Planes sometimes landed undetected, it was claimed. Last December, lawmaker and head of the parliamentary budget committee, Oscar Gorerino, called the lack of a radar system “dangerous in terms of safety”.
Airport surveillance radar systems are capable of reliably detecting and tracking aircraft at altitudes below 25,000 feet (7,620 meters) and within a radius of 40 to 60 nautical miles (75 to 110 km).
Radar is short for ‘Radio Detection and Ranging’. A radar system detects other aircraft or other objects and the speed and direction in which they are traveling by sending out a pulse of high frequency electromagnetic waves.

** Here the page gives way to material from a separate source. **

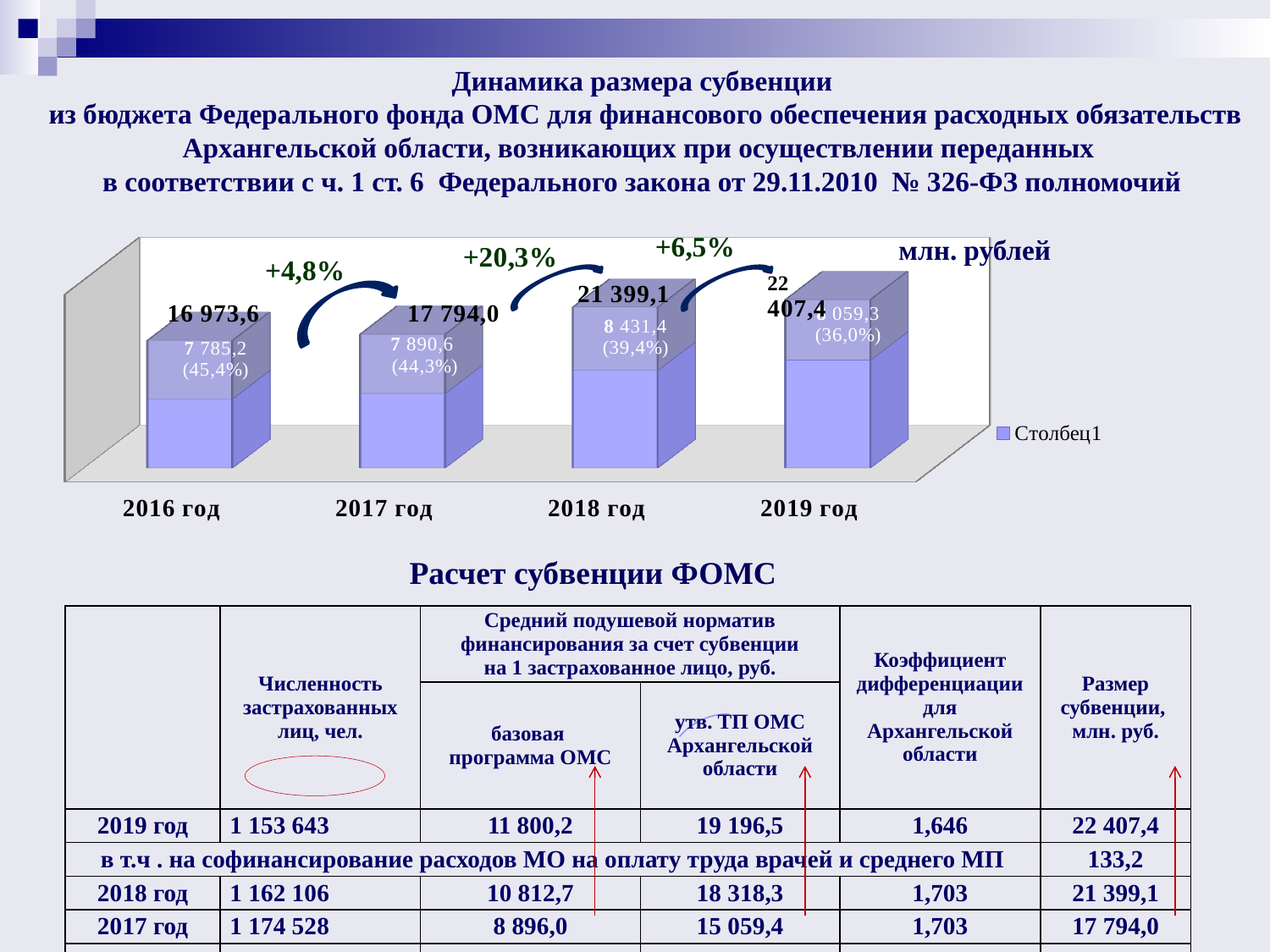
Do the subvention values rise or fall from 2016 год to 2019 год? rise What percentage growth is shown by the arrow between 2017 год and 2018 год? +20,3% What is the total subvention value shown for 2018 год? 21 399,1 What type of chart is shown on the slide? bar chart What is the difference between the 2017 год and 2016 год values? 820,4 How many years (categories) are plotted in the chart? 4 Which year has the highest subvention value in the chart? 2019 год Which is larger, the value for 2017 год or for 2018 год? 2018 год Which year has the lowest subvention value in the chart? 2016 год What is the difference between the 2019 год and 2018 год values? 1 008,3 What is the total subvention value shown for 2016 год? 16 973,6 What is the total subvention value shown for 2019 год? 22 407,4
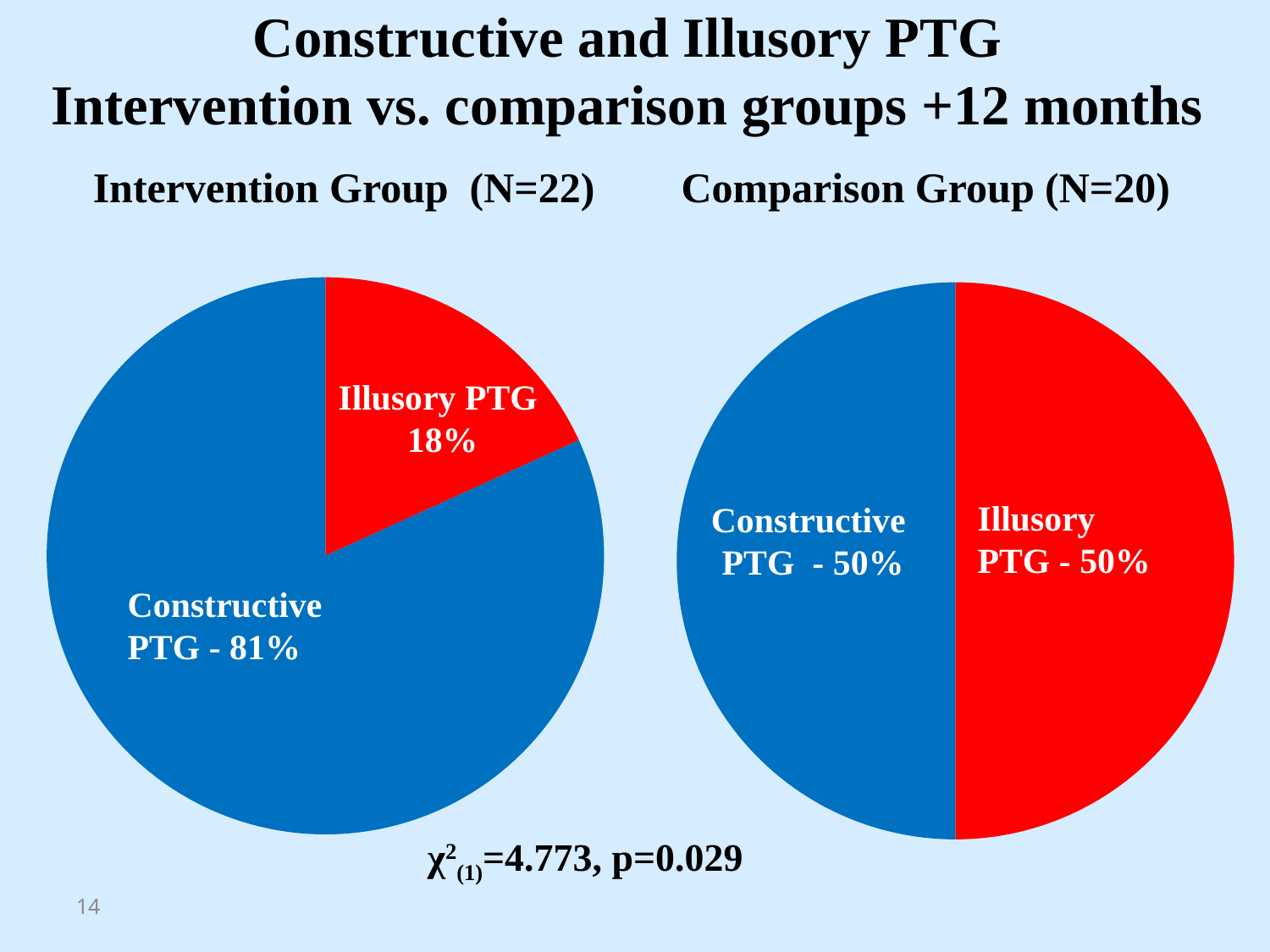
Which is larger: the Illusory PTG share in the Intervention Group (N=22) chart or the Illusory PTG share in the Comparison Group (N=20) chart? Comparison Group (N=20) How many pie charts are shown on the slide? 2 In the Intervention Group (N=22) pie chart, what share is labelled for Constructive PTG? 81% In the Intervention Group (N=22) pie chart, which slice is the smallest? Illusory PTG What colour is the Illusory PTG slice in the Comparison Group (N=20) pie chart? Red In the Comparison Group (N=20) pie chart, what share is labelled for Illusory PTG? 50% What kind of chart is used for the Intervention Group (N=22)? Pie chart In the Intervention Group (N=22) pie chart, what is the difference between the Constructive PTG and Illusory PTG shares? 63% How many slices does the Comparison Group (N=20) pie chart have? 2 In the Comparison Group (N=20) pie chart, what share is labelled for Constructive PTG? 50% In the Intervention Group (N=22) pie chart, what share is labelled for Illusory PTG? 18% In the Intervention Group (N=22) pie chart, which slice is the largest? Constructive PTG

Air traffic controllers use the radar system to manage air traffic and help pilots land safely.
Finance Minister Mthuli Ncube told parliament last Thursday that Zimbabwe had spent $5.7 million on a radar system for Robert Gabriel Mugabe International Airport.
“The purchase of radar equipment has commenced following the payment of US$5.7 million under the US$6.1 million contract, with three of the five radars delivered during the period to the study and installation is underway,” said Ncube.
“The two exceptional radars are in transit from the suppliers, and the installation should be completed during the last half of the year.”
China Harbor Equipment Company won the radar upgrade contract.
The Export-Import Bank of China has loaned Zimbabwe US$153 million to upgrade the airport, including the radar system.
The loan, which has a repayment period of 20 years, including a seven-year grace period, has an annual interest rate of 2%.
Ncube said the renovation of the airport is progressing well, with Zimbabwe having received $131.2 million of the $153 million loan.
The minister told MPs: ‘The expansion project remains on track with overall progress now estimated at 69 per cent. The main outstanding works include the refurbishment of the existing building and the purchase of the required equipment.
“Through the budget, an additional Z$514 million was funneled into the air traffic control communication system, while Z$411 million was spent on Air Zimbabwe legacy debts. “, added Ncube.